Hysterectomy remains the second most common major surgical procedure performed on women in the United States after Cesarean section. This is an interesting fact since there have been various advances in methods of managing non-malignant disorders of the pelvic organs that should have significantly lowered this alarming number over the past 20 years. At present, one third of all women will have undergone a hysterectomy by age 60. Approximately 600,000 hysterectomies are performed each year at an annual cost exceeding $5 billion. Adverse outcomes are possible with hysterectomy and can include mortality risks that exist with all major surgeries (which have been reported in the range of one to six per 1,000 in hysterectomy), extended recovery time, premature menopause (if the ovaries are removed) and its adverse hormonal effects, urinary incontinence, vaginal prolapse, as well as impacts on sexual functioning and consequent social life.
The most common indication for hysterectomy is the presence of enlarging or symptomatic fibroids. Fibroids, also known as myomas, are generally benign smooth muscle tumors (fewer than one in 1,000 tumors removed is a malignant leiomyosarcoma) arising from the uterine muscle. They may deform the uterus by growing very large and outward or cause other symptoms by growing into the uterine cavity.
Options other than hysterectomy for the management of fibroid tumors of the uterus include:
- Watchful waiting with monitoring for and treatment of anemia. This is not an option for you anymore since you are symptomatic.
- Since the bleeding is most likely from the fibroid extending into the uterine cavity, removing just this fibroid may solve your problem. You should discuss a procedure known as a hysteroscopy with your gynecologist. This procedure allows the surgeon to introduce a small tube with a fiberoptic system in it through the vagina and into the cervical opening and from there into the uterine cavity. The surgeon can visually examine the entire uterine cavity with this device. The growth can be removed in small pieces by cutting it with a very thin electrical loop. The tissue that is removed from the endometrial cavity is sent for pathologic evaluation to determine if it is, indeed, benign.
- If the uterine cavity is normal, the surgeon can also perform an endometrial ablation.
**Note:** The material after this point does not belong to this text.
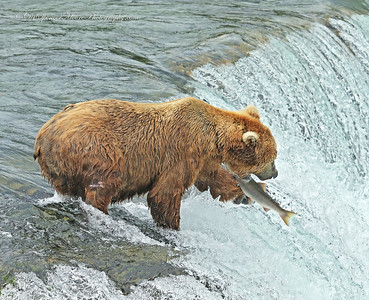 This was an unusual catch. the bear caught the fish with it's left paw as it jumped the falls, then brought the salmon up to her mouth where she secured the catch and ate the meal.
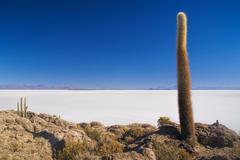 cactus by slat planes - stock photo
This is a minimally invasive surgical procedure that destroys the endometrium, the lining of the uterus, and can decrease the amount of menstrual flow and in some cases may produce total loss of menstrual bleeding. The options of removal of the fibroid or ablation of the endometrium have an excellent chance of controlling your heavy bleeding associated with fibroids.
- If surgery is unsuccessful in controlling your heavy bleeding, then you have hormonal options to consider. The placement of a progestin-containing IUD (Mirena) often decreases heavy bleeding, even in patients with a moderately increased uterine size due to fibroids. Another less popular hormonal option is the use of a hormone known as danzol that causes a "temporary menopause." It is less popular because patients often do not like the side effects.
The important information for you, Emily, is that menopause will solve this problem permanently, and the average age for menopause is 51.
The takeaway for you in your conversations with your gynecologist is this:
- Make sure that the bleeding and uterine growths are not caused by a malignancy.
- Then begin with the least invasive procedures that have been shown to work in the treatment of heavy bleeding with fibroids.
- Be informed and encourage your gynecologist to work with you in order to have the least invasive treatment possible to diminish the heavy bleeding and get your energy back.